— Start of DOCUMENT —
First, let me say that I've stayed at the following: WLV direct from Disney, SSR through II exchange (just before DVC went RCI only), BWV and AKV by renting. And I'm searching daily for someone who selling points for an upcoming trip.
The renting has always worked out without an issue. I realize it is a bit more work searching for people to make a reservation and more trusting of the DVC member.

On the other hand it comes down to the money. Using rough numbers, say I buy 200pts @ $50/pt that is $10K up front. Then there are MF that we'll estimate at $5/pt, that is $1K/year. I've rented for $10/pt, so for those same 200pts, it is $2k (based on my searches the going rate is higher than $10/pt these days). That means I'd have to go 10 years in order to recover my up front costs.
I realize we are going into our 3rd year of renting and 5th annual trip to Disney but for us. But I like the freedom of not being locked into it. Yeah, I also know about exchanging, I own another timeshare (that is not the caliber of DVC), but that is a hassle as well.
Am I way off base or missing the boat on something?
Thanks.
This is a perfectly legitimate option. I'd venture to say you have enough info to know what you'd like to do the next 10-15 years. If those plans include routine trips to Disney every couple of years or more and you can afford it, I'd suggest you consider buying. My definition of being able to afford it is to be able to pay for it up front and easily cover the dues and frankly, one shouldn't go on such a vacation if they couldn't anyway. What you'll pick up is control, more stay options and safety if you have to change your plans as well as less likely costs over a long term. As I understand your situation, the choice is to buy with the benefits I mentioned but the risks which would only be that your preferences or life situation would change over time. There are other options though. Since you already are involved with timeshares, you could buy into something that gave you RCI access. You could also buy less points, then bank and borrow and still have the other options.
 
I do think the cost of renting points is a fair way to compare to how much it would cost to own. You do, however, give up a certain amount of control. And you generally have less flexibility to change or cancel a trip. If this works for a given family, then renting may be the way to go.
 
Although it's not a direct comparison, you can compare owning DVC and renting much like you would leasing a car or renting an apartment. When you lease or rent, you are not the owner. So although your up front costs are less, you are not in control of your situation and are subject to the whims of the owners (in the case of DVC this means increases in point rental prices, availability, trustworthiness of the owner, etc.). But like with a lease or rental, your commitment is often short term, which is a plus to many. When you own DVC, you pay more up front but you control many of the variables. There is value to that. Plus, over the long term, owning can be more cost effective than simply renting every year.

So to go back to the question that was originally asked in this thread, "Is owning DVC worth it?" the answer is yes. That's why people do it. But you have to make sure you do it wisely.
— End of DOCUMENT —
— Start of DATA —
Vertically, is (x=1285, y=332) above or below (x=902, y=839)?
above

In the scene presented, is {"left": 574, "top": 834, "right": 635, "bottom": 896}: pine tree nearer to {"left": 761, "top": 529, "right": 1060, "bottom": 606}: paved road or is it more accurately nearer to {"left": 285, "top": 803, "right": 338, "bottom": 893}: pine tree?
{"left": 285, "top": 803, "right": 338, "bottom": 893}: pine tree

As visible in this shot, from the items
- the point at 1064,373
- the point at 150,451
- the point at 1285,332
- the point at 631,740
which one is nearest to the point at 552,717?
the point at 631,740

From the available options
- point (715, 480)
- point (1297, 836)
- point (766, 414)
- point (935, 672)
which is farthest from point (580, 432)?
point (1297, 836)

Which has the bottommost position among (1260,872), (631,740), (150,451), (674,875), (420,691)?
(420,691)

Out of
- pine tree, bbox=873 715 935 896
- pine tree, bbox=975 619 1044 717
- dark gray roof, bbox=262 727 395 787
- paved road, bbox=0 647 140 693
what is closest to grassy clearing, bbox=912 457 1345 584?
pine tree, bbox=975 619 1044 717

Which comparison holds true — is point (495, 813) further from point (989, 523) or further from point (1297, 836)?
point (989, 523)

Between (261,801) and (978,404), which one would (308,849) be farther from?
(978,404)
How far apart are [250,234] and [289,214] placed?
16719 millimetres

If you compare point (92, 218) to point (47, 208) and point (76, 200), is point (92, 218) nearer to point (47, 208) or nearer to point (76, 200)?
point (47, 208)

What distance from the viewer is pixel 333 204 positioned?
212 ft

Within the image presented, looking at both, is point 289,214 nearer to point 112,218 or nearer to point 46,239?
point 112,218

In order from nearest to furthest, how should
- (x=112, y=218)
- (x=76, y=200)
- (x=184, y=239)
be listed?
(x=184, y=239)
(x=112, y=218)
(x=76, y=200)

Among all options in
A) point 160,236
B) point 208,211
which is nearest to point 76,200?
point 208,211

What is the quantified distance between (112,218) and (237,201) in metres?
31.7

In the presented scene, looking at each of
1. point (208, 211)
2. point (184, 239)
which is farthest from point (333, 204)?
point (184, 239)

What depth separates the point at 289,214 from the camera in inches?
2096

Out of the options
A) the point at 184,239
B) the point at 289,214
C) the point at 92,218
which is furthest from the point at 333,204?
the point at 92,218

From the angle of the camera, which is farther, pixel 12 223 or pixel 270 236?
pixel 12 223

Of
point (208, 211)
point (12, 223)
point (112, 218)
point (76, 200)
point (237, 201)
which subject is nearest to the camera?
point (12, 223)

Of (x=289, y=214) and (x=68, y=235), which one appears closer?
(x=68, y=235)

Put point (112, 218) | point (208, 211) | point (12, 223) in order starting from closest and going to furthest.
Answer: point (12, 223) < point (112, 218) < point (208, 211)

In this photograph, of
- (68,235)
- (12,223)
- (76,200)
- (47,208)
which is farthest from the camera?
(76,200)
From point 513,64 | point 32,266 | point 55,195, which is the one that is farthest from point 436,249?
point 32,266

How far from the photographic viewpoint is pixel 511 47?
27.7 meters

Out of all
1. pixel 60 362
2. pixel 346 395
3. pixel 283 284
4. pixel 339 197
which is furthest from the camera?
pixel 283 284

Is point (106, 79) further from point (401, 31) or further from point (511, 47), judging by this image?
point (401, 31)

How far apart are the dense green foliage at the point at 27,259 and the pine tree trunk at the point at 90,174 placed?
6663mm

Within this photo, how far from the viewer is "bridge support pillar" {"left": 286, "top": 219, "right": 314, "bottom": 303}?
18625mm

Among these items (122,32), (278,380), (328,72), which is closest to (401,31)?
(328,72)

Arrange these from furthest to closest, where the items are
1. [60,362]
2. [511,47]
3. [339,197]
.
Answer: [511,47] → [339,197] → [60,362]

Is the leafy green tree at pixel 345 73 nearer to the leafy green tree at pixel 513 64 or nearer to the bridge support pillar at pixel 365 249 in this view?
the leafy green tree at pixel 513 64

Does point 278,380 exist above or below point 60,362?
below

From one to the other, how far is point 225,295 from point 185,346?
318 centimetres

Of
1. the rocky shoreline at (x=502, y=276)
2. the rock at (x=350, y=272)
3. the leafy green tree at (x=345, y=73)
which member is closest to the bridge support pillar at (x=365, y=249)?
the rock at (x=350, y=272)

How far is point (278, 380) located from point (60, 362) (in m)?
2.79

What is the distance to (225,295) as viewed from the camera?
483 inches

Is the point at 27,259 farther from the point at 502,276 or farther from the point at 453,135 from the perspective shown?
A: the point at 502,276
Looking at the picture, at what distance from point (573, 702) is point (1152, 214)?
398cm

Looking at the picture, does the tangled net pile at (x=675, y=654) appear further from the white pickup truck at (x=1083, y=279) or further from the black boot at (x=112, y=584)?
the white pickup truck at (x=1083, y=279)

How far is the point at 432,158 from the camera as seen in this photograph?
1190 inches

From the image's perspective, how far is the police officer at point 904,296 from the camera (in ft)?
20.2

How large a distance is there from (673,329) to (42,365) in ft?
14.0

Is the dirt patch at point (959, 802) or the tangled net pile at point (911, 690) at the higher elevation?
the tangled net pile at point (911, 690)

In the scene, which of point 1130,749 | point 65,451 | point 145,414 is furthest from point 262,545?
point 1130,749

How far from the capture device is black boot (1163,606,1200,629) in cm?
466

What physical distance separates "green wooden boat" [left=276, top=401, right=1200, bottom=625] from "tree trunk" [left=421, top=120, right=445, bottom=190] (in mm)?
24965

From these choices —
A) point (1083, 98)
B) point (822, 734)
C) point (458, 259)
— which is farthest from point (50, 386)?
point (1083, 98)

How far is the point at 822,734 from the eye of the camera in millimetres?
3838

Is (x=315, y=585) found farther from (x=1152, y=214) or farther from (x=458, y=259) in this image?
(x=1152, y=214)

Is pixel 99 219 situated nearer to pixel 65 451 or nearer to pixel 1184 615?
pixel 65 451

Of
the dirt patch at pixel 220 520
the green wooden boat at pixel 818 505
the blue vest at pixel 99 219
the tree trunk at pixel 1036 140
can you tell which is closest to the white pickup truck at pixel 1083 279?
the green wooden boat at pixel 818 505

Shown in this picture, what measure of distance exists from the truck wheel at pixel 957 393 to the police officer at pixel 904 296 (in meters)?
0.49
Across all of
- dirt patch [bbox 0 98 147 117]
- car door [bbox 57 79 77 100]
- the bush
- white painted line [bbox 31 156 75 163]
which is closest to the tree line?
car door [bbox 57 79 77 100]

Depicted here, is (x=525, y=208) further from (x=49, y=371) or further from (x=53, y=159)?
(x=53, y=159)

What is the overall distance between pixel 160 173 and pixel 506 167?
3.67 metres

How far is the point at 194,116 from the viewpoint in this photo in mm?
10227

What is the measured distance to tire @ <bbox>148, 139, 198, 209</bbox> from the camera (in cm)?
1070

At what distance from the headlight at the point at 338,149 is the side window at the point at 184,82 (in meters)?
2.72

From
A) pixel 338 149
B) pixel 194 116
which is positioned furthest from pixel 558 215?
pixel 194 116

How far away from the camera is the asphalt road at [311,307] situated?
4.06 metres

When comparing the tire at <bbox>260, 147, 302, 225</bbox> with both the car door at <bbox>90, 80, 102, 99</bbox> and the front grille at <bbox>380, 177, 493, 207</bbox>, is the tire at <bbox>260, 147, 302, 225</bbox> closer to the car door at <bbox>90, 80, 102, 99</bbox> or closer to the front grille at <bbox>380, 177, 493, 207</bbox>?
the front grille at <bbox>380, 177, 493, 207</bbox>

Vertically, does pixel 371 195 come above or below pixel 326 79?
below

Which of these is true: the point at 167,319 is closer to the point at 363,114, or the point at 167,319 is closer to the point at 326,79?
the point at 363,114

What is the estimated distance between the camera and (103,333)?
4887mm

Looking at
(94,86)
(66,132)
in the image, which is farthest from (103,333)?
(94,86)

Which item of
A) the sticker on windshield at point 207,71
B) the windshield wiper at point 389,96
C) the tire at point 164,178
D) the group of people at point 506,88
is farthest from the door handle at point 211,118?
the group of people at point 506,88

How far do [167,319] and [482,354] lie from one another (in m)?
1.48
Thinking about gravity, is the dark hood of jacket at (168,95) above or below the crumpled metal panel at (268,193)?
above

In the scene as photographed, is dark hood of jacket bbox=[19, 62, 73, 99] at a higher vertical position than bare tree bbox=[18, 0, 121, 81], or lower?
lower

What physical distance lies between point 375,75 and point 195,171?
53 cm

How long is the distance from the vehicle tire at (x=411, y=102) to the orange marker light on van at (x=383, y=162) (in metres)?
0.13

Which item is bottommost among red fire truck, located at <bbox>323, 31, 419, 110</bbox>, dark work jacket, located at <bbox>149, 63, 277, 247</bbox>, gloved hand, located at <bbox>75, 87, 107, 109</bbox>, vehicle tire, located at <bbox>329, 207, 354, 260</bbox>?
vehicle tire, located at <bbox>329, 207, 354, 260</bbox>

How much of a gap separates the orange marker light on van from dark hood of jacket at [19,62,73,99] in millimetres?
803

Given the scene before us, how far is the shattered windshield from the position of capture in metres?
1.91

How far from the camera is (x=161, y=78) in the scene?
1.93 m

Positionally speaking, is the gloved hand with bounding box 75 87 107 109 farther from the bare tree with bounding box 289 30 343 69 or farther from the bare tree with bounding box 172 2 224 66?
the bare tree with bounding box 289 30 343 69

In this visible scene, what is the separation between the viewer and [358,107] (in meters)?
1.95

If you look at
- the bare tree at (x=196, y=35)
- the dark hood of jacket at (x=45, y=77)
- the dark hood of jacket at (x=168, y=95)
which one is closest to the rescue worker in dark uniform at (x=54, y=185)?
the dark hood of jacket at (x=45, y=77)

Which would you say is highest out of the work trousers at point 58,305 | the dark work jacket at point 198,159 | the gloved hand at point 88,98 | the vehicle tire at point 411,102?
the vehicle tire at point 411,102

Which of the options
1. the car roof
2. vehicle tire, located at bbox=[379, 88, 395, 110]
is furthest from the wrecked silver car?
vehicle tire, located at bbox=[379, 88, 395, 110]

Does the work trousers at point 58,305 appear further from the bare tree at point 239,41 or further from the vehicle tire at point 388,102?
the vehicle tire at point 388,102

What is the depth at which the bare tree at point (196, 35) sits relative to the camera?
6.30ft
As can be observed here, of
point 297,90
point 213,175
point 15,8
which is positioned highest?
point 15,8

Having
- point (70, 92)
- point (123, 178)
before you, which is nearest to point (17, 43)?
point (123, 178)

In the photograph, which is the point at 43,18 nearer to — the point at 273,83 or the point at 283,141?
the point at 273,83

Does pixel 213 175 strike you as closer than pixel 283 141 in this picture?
— End of DATA —
- GIVEN PROBLEM 1 -
From the forum discussion about renting versus owning DVC points, quote everything from "The renting has" down to "the DVC member.".
- GIVEN PROBLEM 2 -
Using the forum discussion about renting versus owning DVC points, say whether each statement agrees with it, answering yes or no and quoting the deciding words: (a) The first poster has stayed at BWV by renting. (b) The first poster estimates the maintenance fees at $10 per point. (c) One reply says renting generally gives more flexibility to change or cancel a trip.

- EXERCISE SOLUTION 1 -
The renting has always worked out without an issue. I realize it is a bit more work searching for people to make a reservation and more trusting of the DVC member.

- EXERCISE SOLUTION 2 -
(a) Yes: "BWV and AKV by renting"
(b) No: "Then there are MF that we'll estimate at $5/pt"
(c) No: "And you generally have less flexibility to change or cancel a trip."